Pedindo licença para manifestar um sentimento muito pessoal, devo dizer que veio também, do caldo das minhas lembranças, o olhar de orgulho de um pai que se via continuado em seu rebento, maior alento, talvez, para uma alma atormentada pela aparente finitude. O professor Nelson Caldas, meu mentor e de tantos outros espalhados pelo país, faria também oitenta primaveras este ano e não posso deixar de fazer uma relação entre a sua vida pessoal e profissional e a história da revista e da própria Otorrinolaringologia brasileira.
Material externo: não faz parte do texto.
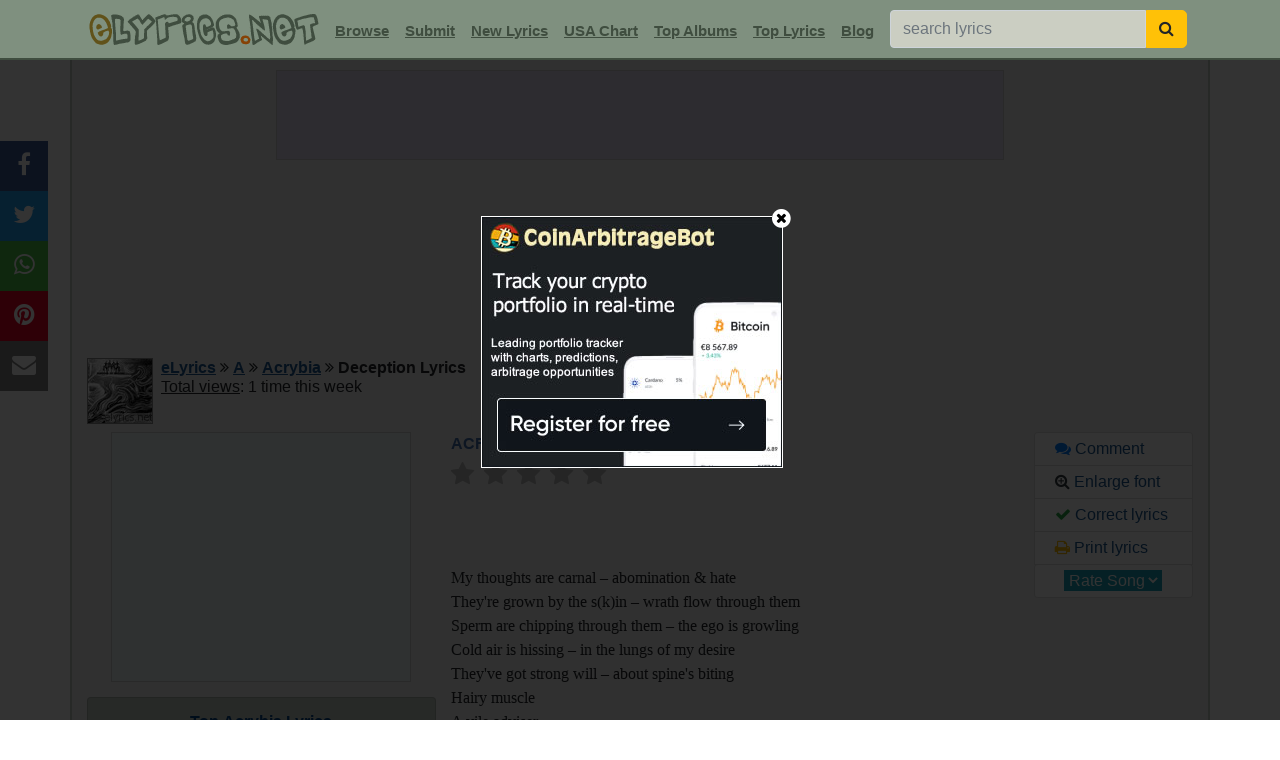

--- FILE ---
content_type: text/html; charset=UTF-8
request_url: https://www.elyrics.net/inc/popslide.php?8e1e5d89dd05788762d4433e60560517
body_size: 671
content:

		<!DOCTYPE html>
		<html>
		<head>
		<META NAME="ROBOTS" CONTENT="NOINDEX, NOFOLLOW">
		<style>
		body{margin:0;font-family:arial, helvetica;}
		a:link,a:visited{text-decoration:underline;color:#1B5790;cursor:pointer;}
		a:hover{color:#e14100;cursor:pointer;}
		</style>
		<title>popslider</title>
		</head>
		<body>
		<div style='display:inline-block;width:20%;vertical-align:top;text-align:center;background:#f0f0f0;font-size:80%;box-sizing:border-box;border-right:1px solid #C4CCC4;'><a href='/read/d/daniel-caesar-lyrics/who-knows-lyrics.html' target='_top'>
		<img src='//i.ytimg.com/vi/Y_BXtthvuaA/mqdefault.jpg' style='width:100%;'><br>Daniel Caesar - Who Knows</a></div><div style='display:inline-block;width:20%;vertical-align:top;text-align:center;background:#f0f0f0;font-size:80%;box-sizing:border-box;border-right:1px solid #C4CCC4;'><a href='/read/p/pooh-shiesty-lyrics/fdo-lyrics.html' target='_top'>
		<img src='//i.ytimg.com/vi/MPuK06zUIhc/mqdefault.jpg' style='width:100%;'><br>Pooh Shiesty - Fdo</a></div><div style='display:inline-block;width:20%;vertical-align:top;text-align:center;background:#f0f0f0;font-size:80%;box-sizing:border-box;border-right:1px solid #C4CCC4;'><a href='/read/z/zara-larsson-lyrics/midnight-sun-lyrics.html' target='_top'>
		<img src='//i.ytimg.com/vi/uvY8fdgezLQ/mqdefault.jpg' style='width:100%;'><br>Zara Larsson - Midnight Sun</a></div><div style='display:inline-block;width:20%;vertical-align:top;text-align:center;background:#f0f0f0;font-size:80%;box-sizing:border-box;border-right:1px solid #C4CCC4;'><a href='/read/a/addison-rae-lyrics/fame-is-a-gun-lyrics.html' target='_top'>
		<img src='//i.ytimg.com/vi/TkwZ2uQu2hE/mqdefault.jpg' style='width:100%;'><br>Addison Rae - Fame Is A Gun</a></div><div style='display:inline-block;width:20%;vertical-align:top;text-align:center;background:#f0f0f0;font-size:80%;box-sizing:border-box;'><a href='/read/c/cody-johnson-lyrics/travelin_-soldier-lyrics.html' target='_top'>
		<img src='//i.ytimg.com/vi/gOAabd-_rxw/mqdefault.jpg' style='width:100%;'><br>Cody Johnson - Travelin' Soldi...</a></div>
		<script defer src="https://static.cloudflareinsights.com/beacon.min.js/vcd15cbe7772f49c399c6a5babf22c1241717689176015" integrity="sha512-ZpsOmlRQV6y907TI0dKBHq9Md29nnaEIPlkf84rnaERnq6zvWvPUqr2ft8M1aS28oN72PdrCzSjY4U6VaAw1EQ==" data-cf-beacon='{"version":"2024.11.0","token":"a54f897a556d444880536c30abeec5c1","r":1,"server_timing":{"name":{"cfCacheStatus":true,"cfEdge":true,"cfExtPri":true,"cfL4":true,"cfOrigin":true,"cfSpeedBrain":true},"location_startswith":null}}' crossorigin="anonymous"></script>
</body>
		</html>

--- FILE ---
content_type: text/html; charset=utf-8
request_url: https://www.google.com/recaptcha/api2/aframe
body_size: 269
content:
<!DOCTYPE HTML><html><head><meta http-equiv="content-type" content="text/html; charset=UTF-8"></head><body><script nonce="v8tj2wWyZ_xNlG2tdW0XUQ">/** Anti-fraud and anti-abuse applications only. See google.com/recaptcha */ try{var clients={'sodar':'https://pagead2.googlesyndication.com/pagead/sodar?'};window.addEventListener("message",function(a){try{if(a.source===window.parent){var b=JSON.parse(a.data);var c=clients[b['id']];if(c){var d=document.createElement('img');d.src=c+b['params']+'&rc='+(localStorage.getItem("rc::a")?sessionStorage.getItem("rc::b"):"");window.document.body.appendChild(d);sessionStorage.setItem("rc::e",parseInt(sessionStorage.getItem("rc::e")||0)+1);localStorage.setItem("rc::h",'1769743457634');}}}catch(b){}});window.parent.postMessage("_grecaptcha_ready", "*");}catch(b){}</script></body></html>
O espírito com que ele marcou toda a sua trajetória é o mesmo que vem impulsionando o curso do nosso jornal, fundamentado no rigor científico, ético e na busca constante do autoaprimoramento. Um espírito ciente de que o cientista é aquele que busca incessantemente a verdade, não aquele que já a encontrou. E, da mesma forma que ele, certamente, via sua continuidade em mim e em todos os seus discípulos, nós nos vemos também continuados naquela pequena parte que deixamos marcada na história do Brazilian Journal, ao qual devemos ser gratos por isso.

Finalmente, vieram à minha memória as reuniões bimensais da nossa Diretoria de Publicações junto com toda a Diretoria da ABORL-CCF... e o envolvimento apaixonado de todos com os temas relacionados à revista, mostrando que ela era mesmo (e é) o xodó da Otorrinolaringologia. O apoio dos presidentes, a busca por patrocínios, as pequenas ideias que poderiam fazer grandes diferenças, o espírito de todos devotado ao interesse institucional, acima de qualquer outro... é essa a alma do BJORL e a ela devo prestar minha homenagem nesse ano festivo, homenagem que dirijo também a todos aqueles que deram e dão a sua contribuição a essa bem sucedida história, seja como idealizador, como dirigente, revisor, pesquisador, tradutor, secretária, organizador, patrocinador ou tantas outras funções envolvidas nesse magnífico trabalho que tem dignificado a nossa especialidade e que foi, afinal, reconhecido pelos órgãos de indexação dos mais altos níveis do mundo com o recente ranqueamento no Journal Citation Reports da Thomson Reuters, sonho há muito acalentado por todos nós e pelo qual cada um se doou como pôde.

Parabéns, BJORL! Muitas felicidades! Muitos anos de vida!

Silvio Caldas Neto, Professor Adjunto e Chefe do Serviço de Otorrinolaringologia da UFPE - Professor Livre-Docente de Otorrinolaringologia pela FMUSP.